++++ KUMPULAN DATA

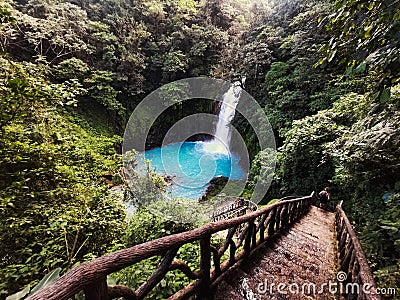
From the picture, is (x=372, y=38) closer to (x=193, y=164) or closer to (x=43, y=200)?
(x=43, y=200)

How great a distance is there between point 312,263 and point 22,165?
4360mm

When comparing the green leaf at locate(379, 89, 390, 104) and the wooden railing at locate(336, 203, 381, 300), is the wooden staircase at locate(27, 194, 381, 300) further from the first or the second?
the green leaf at locate(379, 89, 390, 104)

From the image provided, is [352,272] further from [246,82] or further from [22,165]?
[246,82]

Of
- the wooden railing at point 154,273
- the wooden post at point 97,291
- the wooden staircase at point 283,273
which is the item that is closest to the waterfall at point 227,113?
the wooden staircase at point 283,273

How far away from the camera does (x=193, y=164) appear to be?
18.3 metres

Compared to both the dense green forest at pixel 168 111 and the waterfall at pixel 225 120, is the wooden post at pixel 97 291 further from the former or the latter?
the waterfall at pixel 225 120

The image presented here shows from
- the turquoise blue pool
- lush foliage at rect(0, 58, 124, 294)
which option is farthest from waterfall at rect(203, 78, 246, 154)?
lush foliage at rect(0, 58, 124, 294)

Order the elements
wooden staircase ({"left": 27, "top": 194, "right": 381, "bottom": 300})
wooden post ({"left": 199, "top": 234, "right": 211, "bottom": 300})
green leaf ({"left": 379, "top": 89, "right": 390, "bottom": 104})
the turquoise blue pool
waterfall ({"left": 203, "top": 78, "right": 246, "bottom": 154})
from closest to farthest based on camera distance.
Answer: wooden staircase ({"left": 27, "top": 194, "right": 381, "bottom": 300}) < green leaf ({"left": 379, "top": 89, "right": 390, "bottom": 104}) < wooden post ({"left": 199, "top": 234, "right": 211, "bottom": 300}) < the turquoise blue pool < waterfall ({"left": 203, "top": 78, "right": 246, "bottom": 154})

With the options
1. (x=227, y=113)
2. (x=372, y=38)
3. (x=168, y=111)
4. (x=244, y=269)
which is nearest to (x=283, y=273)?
(x=244, y=269)

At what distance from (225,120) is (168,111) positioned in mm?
5905

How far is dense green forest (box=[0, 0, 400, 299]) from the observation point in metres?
1.92

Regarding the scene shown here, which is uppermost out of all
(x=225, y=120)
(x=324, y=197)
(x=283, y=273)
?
(x=225, y=120)

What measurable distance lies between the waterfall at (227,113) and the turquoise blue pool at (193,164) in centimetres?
129

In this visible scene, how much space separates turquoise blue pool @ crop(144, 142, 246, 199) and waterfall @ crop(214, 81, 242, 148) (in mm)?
1288
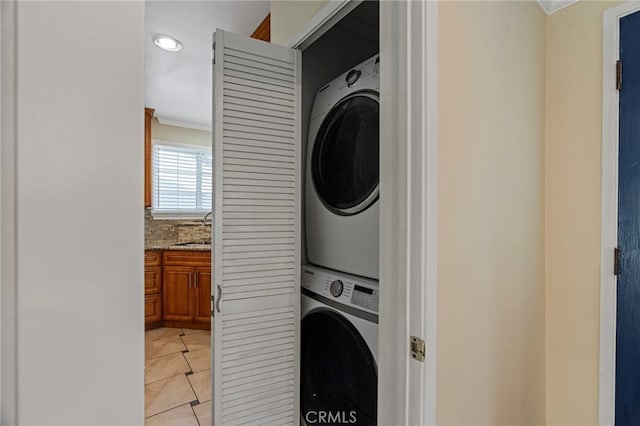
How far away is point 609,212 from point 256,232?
4.64 ft

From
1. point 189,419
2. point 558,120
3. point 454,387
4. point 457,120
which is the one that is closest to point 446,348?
point 454,387

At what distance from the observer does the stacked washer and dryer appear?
1264 millimetres

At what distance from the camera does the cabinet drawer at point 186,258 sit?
3.41m

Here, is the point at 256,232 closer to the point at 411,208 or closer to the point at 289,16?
the point at 411,208

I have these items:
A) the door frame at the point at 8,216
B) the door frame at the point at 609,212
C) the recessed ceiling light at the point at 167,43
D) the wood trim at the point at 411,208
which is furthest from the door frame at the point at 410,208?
the recessed ceiling light at the point at 167,43

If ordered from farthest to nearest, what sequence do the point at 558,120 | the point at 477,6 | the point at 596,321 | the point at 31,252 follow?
1. the point at 558,120
2. the point at 596,321
3. the point at 477,6
4. the point at 31,252

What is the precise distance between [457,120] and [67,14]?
0.87m

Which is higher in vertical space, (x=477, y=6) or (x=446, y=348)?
(x=477, y=6)

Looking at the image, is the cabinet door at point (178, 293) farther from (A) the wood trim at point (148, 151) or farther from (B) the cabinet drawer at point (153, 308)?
(A) the wood trim at point (148, 151)

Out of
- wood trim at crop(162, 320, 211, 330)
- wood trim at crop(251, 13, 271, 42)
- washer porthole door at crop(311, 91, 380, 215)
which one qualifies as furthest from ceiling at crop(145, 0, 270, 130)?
wood trim at crop(162, 320, 211, 330)

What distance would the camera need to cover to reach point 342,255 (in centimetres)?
145

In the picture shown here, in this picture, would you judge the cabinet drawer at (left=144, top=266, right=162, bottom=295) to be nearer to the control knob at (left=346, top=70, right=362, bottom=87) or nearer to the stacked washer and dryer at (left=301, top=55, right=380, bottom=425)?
the stacked washer and dryer at (left=301, top=55, right=380, bottom=425)

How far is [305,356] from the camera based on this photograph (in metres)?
1.62

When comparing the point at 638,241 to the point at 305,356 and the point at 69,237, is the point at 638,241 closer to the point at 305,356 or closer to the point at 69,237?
the point at 305,356
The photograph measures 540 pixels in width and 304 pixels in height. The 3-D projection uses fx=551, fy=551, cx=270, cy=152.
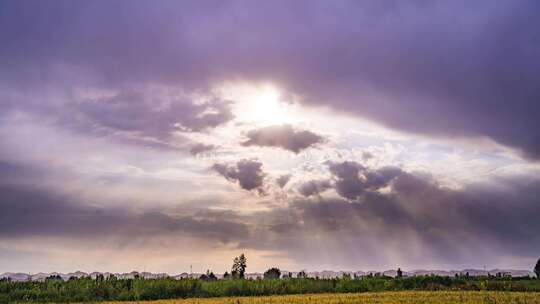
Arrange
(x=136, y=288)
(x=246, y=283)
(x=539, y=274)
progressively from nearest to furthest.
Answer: (x=136, y=288)
(x=246, y=283)
(x=539, y=274)

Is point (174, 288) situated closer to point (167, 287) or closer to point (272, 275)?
point (167, 287)

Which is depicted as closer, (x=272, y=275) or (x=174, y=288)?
(x=174, y=288)

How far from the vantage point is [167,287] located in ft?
152

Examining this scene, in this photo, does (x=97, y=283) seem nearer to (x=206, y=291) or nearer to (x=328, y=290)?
(x=206, y=291)

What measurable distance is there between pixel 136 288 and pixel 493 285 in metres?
33.6

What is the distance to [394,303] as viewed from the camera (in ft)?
105

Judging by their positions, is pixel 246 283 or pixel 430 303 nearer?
pixel 430 303

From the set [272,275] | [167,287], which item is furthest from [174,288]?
[272,275]

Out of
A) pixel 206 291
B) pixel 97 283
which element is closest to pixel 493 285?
pixel 206 291

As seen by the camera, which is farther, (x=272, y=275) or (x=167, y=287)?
(x=272, y=275)

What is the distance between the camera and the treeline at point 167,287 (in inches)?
1702

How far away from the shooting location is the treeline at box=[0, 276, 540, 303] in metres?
43.2

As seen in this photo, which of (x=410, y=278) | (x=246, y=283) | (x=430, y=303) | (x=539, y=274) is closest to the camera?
(x=430, y=303)

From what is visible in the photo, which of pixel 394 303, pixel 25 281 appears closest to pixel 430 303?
pixel 394 303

++++++++

TUGAS
Tuangkan entri dari awal hingga baris yang memuat "18.3 metres", kedua batas termasuk, ke dalam CSV dua kolom bernama teks dan jawaban. Buat satu baris per entri, letakkan setiap isian dalam tanda kutip dengan jeda baris diganti spasi, dan jangan sertakan gambar.

HASIL PENGERJAAN
teks,jawaban
"From the picture, is (x=372, y=38) closer to (x=193, y=164) or closer to (x=43, y=200)?","(x=43, y=200)"
"How great a distance is there between point 312,263 and point 22,165?","4360mm"
"When comparing the green leaf at locate(379, 89, 390, 104) and the wooden railing at locate(336, 203, 381, 300), is the wooden staircase at locate(27, 194, 381, 300) further from the first or the second?","the green leaf at locate(379, 89, 390, 104)"
"From the image provided, is [352,272] further from [246,82] or further from [22,165]?","[246,82]"
"Of - the wooden railing at point 154,273 - the wooden post at point 97,291 - the wooden staircase at point 283,273 which is the item that is closest to the waterfall at point 227,113?","the wooden staircase at point 283,273"
"How far away from the camera does (x=193, y=164) appear to be?","18.3 metres"